5th Battalion Suffolk Regiment
William Armes, known as Morriss was the eldest of 3 sons of William and Sarah Armes. He had 2 brothers: Raymond Linay, who lost his life serving with the North Staffordshire Regiment and is also remembered on the Sudbury War Memorial and Reginald John, who joined his brother to serve with the North Staffordshire Regiment and survived the war. William was the managing director of William Armes and Sons, a prosperous coir mat and matting manufacturers in Cornard Road, which was founded by his grandfather. He took over the family business despite setting his heart on a military career. Morriss was unmarried and lived with the family at Hardwicke House, Stour Street, Sudbury.
At the outbreak of war he was the commanding officer of the 5th Battalion Suffolk Regiment, which comprised of volunteer part-time soldiers. He was in command when the battalion embarked on the Aquitania in Liverpool in July 1915, heading for Gallipoli in the eastern Mediterranean.

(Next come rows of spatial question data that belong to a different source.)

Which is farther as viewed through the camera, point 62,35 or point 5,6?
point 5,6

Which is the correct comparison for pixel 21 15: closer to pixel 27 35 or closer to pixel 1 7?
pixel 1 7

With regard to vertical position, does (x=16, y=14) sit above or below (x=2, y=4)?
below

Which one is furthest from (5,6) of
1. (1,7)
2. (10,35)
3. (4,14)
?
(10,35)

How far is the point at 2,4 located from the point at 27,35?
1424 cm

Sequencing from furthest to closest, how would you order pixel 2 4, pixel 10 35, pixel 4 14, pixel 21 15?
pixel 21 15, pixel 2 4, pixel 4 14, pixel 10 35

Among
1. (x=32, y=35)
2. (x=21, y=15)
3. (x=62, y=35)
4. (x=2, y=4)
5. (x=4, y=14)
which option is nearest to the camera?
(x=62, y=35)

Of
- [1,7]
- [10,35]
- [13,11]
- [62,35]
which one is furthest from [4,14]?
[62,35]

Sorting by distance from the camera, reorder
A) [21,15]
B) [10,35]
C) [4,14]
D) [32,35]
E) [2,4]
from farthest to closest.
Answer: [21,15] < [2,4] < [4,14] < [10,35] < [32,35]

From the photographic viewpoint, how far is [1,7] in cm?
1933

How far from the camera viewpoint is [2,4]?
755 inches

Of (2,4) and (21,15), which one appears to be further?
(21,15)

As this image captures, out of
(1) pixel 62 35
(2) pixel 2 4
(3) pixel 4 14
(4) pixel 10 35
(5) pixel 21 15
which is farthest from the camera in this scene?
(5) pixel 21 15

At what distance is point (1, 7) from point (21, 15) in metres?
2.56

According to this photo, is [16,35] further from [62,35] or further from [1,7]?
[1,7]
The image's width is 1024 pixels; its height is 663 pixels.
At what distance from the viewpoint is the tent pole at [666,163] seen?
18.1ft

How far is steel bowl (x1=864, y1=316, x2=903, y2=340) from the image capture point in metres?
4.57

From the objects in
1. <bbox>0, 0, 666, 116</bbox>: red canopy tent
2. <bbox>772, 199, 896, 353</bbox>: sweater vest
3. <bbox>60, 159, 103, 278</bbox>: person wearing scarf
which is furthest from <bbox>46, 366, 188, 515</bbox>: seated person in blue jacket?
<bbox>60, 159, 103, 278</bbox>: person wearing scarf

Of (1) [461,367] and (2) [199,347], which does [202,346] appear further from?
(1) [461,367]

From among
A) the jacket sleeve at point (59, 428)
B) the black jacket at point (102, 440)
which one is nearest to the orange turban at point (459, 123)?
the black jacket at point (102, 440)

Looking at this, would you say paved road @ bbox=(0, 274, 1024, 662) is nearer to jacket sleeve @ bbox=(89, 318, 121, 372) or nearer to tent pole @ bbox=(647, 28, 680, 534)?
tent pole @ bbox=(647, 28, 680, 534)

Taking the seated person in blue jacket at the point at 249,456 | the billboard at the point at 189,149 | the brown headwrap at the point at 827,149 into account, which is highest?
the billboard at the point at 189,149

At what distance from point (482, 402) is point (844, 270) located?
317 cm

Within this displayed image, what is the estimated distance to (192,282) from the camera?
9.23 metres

In a letter to his sister Ethel sent just before he left, he wrote ‘It will be quite a family party out there but Old Man Turk may throw in the sponge before we get there. I look forward to the voyage but not so much to the discomfort and flies when we land’ Six days after his division landed at Suvla Bay, he was reported ‘wounded but missing’. Private Harvey from Hadleigh told the family after the war that the battalion was under heavy fire, but Lt. Col. Armes went on. He was wounded in the chest but raised himself and was waving his revolver and shouting to his men when he was hit twice more in the face.
His death was not confirmed until the following year. He is recorded as having died aged 43 on 12th August 1915. He has no known grave, and is remembered on the Helles Memorial, Turkey.
Morriss is also remembered on the Chilton Church Memorial and the memorial window in St. Gregory’s Church, Sudbury.